◆ Document segment:
- - - - - - -
Is Clustering Enough?
HA is more than just server clustering, though that is part of the equation. It is a configuration that: 1) is able to handle the expected
number of concurrent users and subsequent traffic, and 2) reduces single points of failure for a robust system uptime.
It is important to remember that Liferay Portal, at the end of the day, is a Java web application, and that many of the principles that apply
to clustering any other Java web application running on your Java application server or Java servlet container apply here. We will be
using familiar techniques such as load balancing and clustering at the server level, as well as Liferay-specific configuration settings for
application-level HA.
It is important for us to define what "load balancing" is. Load balancing is simply a technique to distribute workload across resources. It is
but one component in a high-availability cluster. In Liferay Portals case, we are load balancing the volume of requests across multiple
app servers, which may or may not be on physically separate hardware. Initially, this may seem sufficient, until you realize some of the
components that the portal uses.
Here is a high-level picture of this type of set-up:

Sample Setups
The following are some sample configurations that you may want to consider. You may or may not have these exact
configurations, or a derivative or permutation of one of them.

APACHE + MOD_JK + TOMCAT + LIFERAY:

APACHE + MOD_PROXY + TOMCAT + LIFERAY:

APACHE + MOD_PROXY_BALANCER + TOMCAT + LIFERAY:

What Is My Liferay Cluster Checklist?

SAMPLE CHECKLIST (LOGICAL VIEW):

Liferay clustering is not just pointing a load balancer to two (or more) Liferay nodes. You are not done. Why? Because there are certain
application-level components that need to be either centrally managed or synchronized. Here is the basic checklist of components that
need to be addressed in a Liferay cluster:

1.

Load Balancer - This can be software (e.g., Apache), or hardware (e.g., F5), or whatever you wish, really--all it is doing is
redirecting requests.

2.

Centralized Database The connection to the database is simply a JBDC connection. For the application server (or servlet
container) it is a JNDI resource. Whether there exists a clustered database or not is abstracted from Liferay's point of view.
Any level of redundancy you have behind that JDBC connection is up to you and your DBA. Just as an example, you may
choose to configure a MySQL cluster, or Oracle RAC, for DB high availability. Also, we suggest that you move away from
HSQL and use a more robust database server. HSQL is for demo purposes only.

3.

Ehcache - This is what Liferay uses out-of-the-box for its Hibernate level 2 cache. This needs to be configured to sync or else
you will see inconsistencies, depending on what node the load balancer redirects your end users to. You are not forced to use
Ehcache; it is simply what Liferay ships with. You could use something like Terracotta, for example. If you do not do this, you
will most definitely see inconsistencies depending on the node the end user is on, due to stale caches. For more information
on how to get started with Liferay and Terracotta, please see: http://www.liferay.com/web/mika.koivisto/blog/-/blogs/how-do-icluster-liferay-with-terracotta.
- - - - - - -
◆ Extracted information:

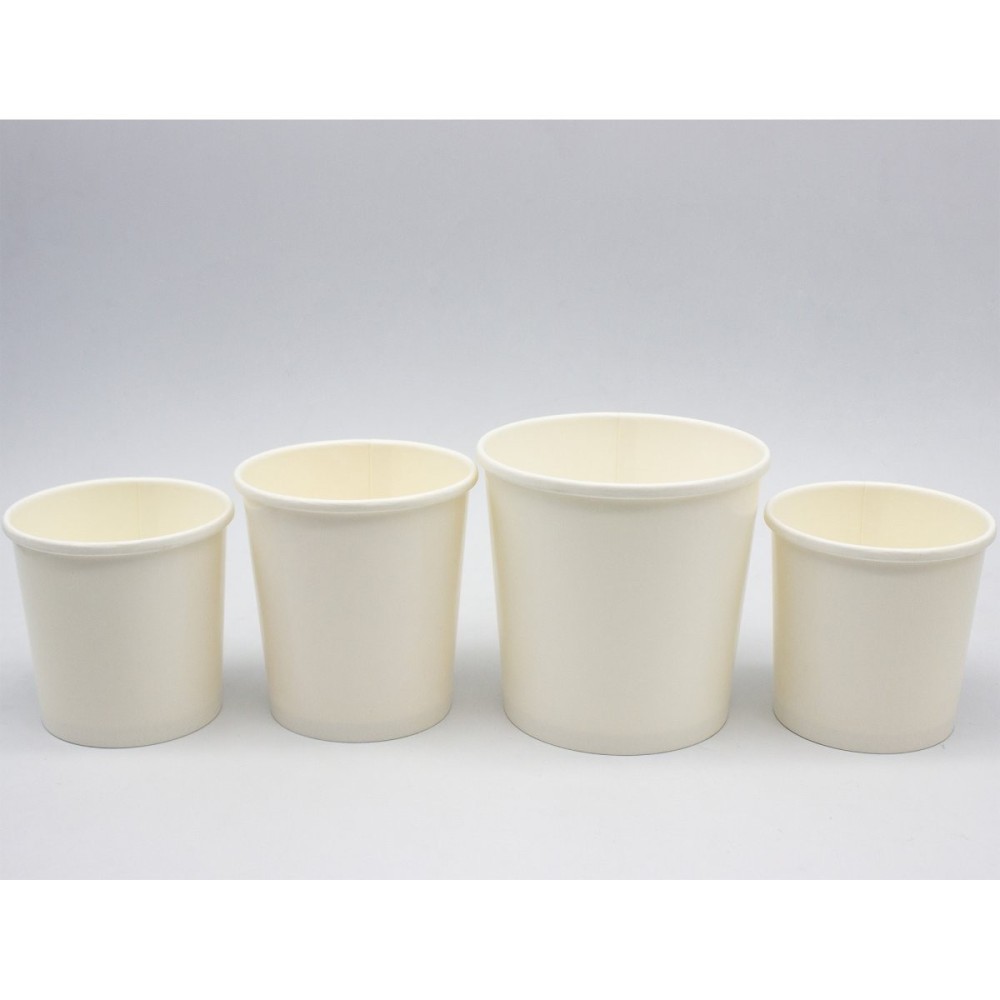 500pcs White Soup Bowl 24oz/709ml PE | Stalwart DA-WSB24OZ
- - - - - - -
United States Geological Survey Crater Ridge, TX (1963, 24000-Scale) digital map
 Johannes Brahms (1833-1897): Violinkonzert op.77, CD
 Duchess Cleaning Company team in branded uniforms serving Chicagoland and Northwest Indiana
- - - - - - -
◆ What you have to do:
Retype the stretch of the Liferay clustering text above from "HA is more than" through "application-level HA.".

◆ Exercise response:
HA is more than just server clustering, though that is part of the equation. It is a configuration that: 1) is able to handle the expected
number of concurrent users and subsequent traffic, and 2) reduces single points of failure for a robust system uptime.
It is important to remember that Liferay Portal, at the end of the day, is a Java web application, and that many of the principles that apply
to clustering any other Java web application running on your Java application server or Java servlet container apply here. We will be
using familiar techniques such as load balancing and clustering at the server level, as well as Liferay-specific configuration settings for
application-level HA.